Doumeki's raised eyebrow spoke volumes. Setting his coffee down, he folded his hands atop the table, his expression becoming less quizzical and more accepting with the motion. "An interesting pastime to choose," he said, his deadpan almost imperceptible.

"It's no one you know," she continued, all the while wondering where the explanation was even headed. "Actually, it's no one even I know. Have you seen the marble gazebo on Clamp Campus?"

"I know of a few gazebos matching that description…" Only Doumeki could keep a straight face during such a conversation. But then, only Doumeki's presence would inspire Himawari to fill silence with this sort of confession in the first place.

"The location isn't the important part I guess. There's this guy there, I sort of just happened to see him one day. And he's…" Himawari struggled to find the right words to describe the figure she had taken to watching: his dark brow; green eyes the shade of spring grass; the way he always twirled the cigarette between his fingers once before lighting it, like a promise; the tilt of his head as he bent towards the glow of flame within his palm, the only time his features ever seemed lit, falsely or otherwise. "…sad." Anything more substantial eluded her, like grasping at that smoke the stranger seemed constantly caught in the midst of.

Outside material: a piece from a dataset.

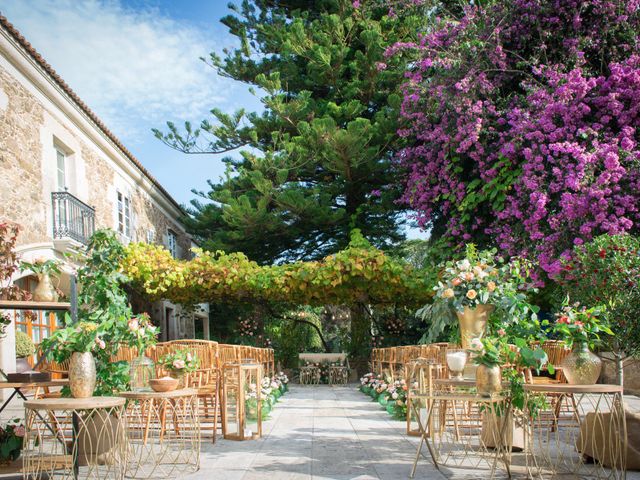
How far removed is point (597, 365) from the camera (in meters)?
3.67

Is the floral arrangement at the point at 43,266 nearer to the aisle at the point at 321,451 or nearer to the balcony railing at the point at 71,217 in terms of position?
the aisle at the point at 321,451

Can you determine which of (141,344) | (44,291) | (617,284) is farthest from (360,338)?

Anyone else would have jabbed at her, but Doumeki simply nodded as though this was a perfectly logical conversation, and that her observation was an essential reason to watch someone as obsessively as she did. Then again, he wasn't truly aware of how often she gave in to this habit.

"Why is he sad?" Doumeki asked, his gaze continuing to pry questions from her.

Why is anyone sad? Himawari countered, words of answer rising unbidden before she could finish her inner rhetorical question. "I'm not sure. I've never spoken to him. He stands in the same place every day, smoking a cigarette, never with any company…"

"He has company in you." Himawari didn't bother arguing the statement. A secret, small and terrible part of herself felt Doumeki could find company in a stone wall. It was his nature. It was not hers. And she didn't know how, or why, but she felt sure she also knew it was not the bittersweet man's either. Maybe he wanted it to be so, but it wasn't. She knew Doumeki, and she knew sad loneliness. She knew which the stranger was.

"I just spectate," Himawari said in answer, and found the fact somewhat disheartening rather than reassuring.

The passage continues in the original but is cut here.